We believe computer literacy is not only a necessary but also a critical component. Because computer literacy is the pillar of a progressive and evolving nation, it deserves equal attention to food, shelter, and clothing. Given the growing demand for computers in all fields, we can include computer literacy in the basic needs because of the growing need for it in India.

In one of our computer centers, we trained eighteen students grade 7 to 11, from downtrodden peoples in a basic computer courses and in English (the trade language of India). Our students come from the city slums. Some were without parents or living on street helping their families reclaim garbage and waste that they might be able to resell in some way. Our center enabled these children living in slum areas to receive an education they would have been denied otherwise and gives them hope for a different future.

Education: The Importance of School for the Future

India has a population of over 1.2 billion people, with only one-third of them being able to read and write. Some of the country’s most difficult challenges include population growth, shortages of teachers, books, and basic facilities, and providing proper education to the poor. This is where North Indian children face their most basic challenges.

In India, girls account for a disproportionately large share of all out-of-school children. Child labor in India and opposition to sending girls to school in certain sections of the country continue to be serious challenges. Millions of impoverished children will almost certainly never enter a classroom if the current pattern continues.

We, as Global Helps Network, are changing the lives of marginalized children in North India by offering free tuition lessons to the needy. It is critical that every child benefits from great education in order to develop a better India.

Bringing Clean Water to Communities in Need

The right to water is really the right to life and livelihood. Just as we cannot live without water, a country cannot survive if it is water-stressed. This resource determines our future, and acts as a driving force for economic growth.

Even today, India admits to not being able to provide safe drinking water to more than half the country’s population.
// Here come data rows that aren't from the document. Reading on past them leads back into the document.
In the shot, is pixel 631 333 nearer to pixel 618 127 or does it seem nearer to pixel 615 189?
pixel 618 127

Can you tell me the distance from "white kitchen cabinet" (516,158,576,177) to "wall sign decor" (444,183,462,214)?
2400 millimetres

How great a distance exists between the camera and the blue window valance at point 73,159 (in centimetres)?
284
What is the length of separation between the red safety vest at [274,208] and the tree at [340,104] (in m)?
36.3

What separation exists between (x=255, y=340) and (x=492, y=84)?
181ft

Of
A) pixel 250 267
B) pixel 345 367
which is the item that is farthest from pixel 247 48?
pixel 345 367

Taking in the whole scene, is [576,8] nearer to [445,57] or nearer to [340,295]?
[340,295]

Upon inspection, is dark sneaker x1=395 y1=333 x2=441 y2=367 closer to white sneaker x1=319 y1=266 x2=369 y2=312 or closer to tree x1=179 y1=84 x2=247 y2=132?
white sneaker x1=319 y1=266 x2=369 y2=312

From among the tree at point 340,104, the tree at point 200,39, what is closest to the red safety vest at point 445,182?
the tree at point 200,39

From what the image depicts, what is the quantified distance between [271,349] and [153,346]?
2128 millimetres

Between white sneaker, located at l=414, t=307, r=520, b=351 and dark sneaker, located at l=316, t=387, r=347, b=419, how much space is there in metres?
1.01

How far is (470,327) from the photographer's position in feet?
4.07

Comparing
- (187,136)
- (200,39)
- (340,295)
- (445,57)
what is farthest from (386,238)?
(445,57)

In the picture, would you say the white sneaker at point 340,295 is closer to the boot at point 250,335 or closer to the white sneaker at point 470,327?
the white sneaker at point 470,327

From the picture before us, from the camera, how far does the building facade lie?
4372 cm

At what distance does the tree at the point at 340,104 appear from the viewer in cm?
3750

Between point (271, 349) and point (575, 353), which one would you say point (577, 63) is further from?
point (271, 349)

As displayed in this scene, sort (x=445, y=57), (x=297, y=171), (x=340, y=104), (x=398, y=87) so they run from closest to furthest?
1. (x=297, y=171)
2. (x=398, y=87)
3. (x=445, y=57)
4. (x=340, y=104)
Poor sanitation and unsafe drinking water account for a substantial part of the disease burden in India, contributing to diarrhea, cholera, typhoid and jaundice.

We have successfully installed BioSand Water Filter systems in a local elementary school and women’s and juvenile prisons where the water quality was contaminated. Rotary Tacoma South partners with us annually to start vocational training in remote villages in how to construct these simple yet highly effective concrete filters. Our training provides jobs and a sustainable way to produce and distribute filters to the community. Every clean water project sees our graduates start their own small business.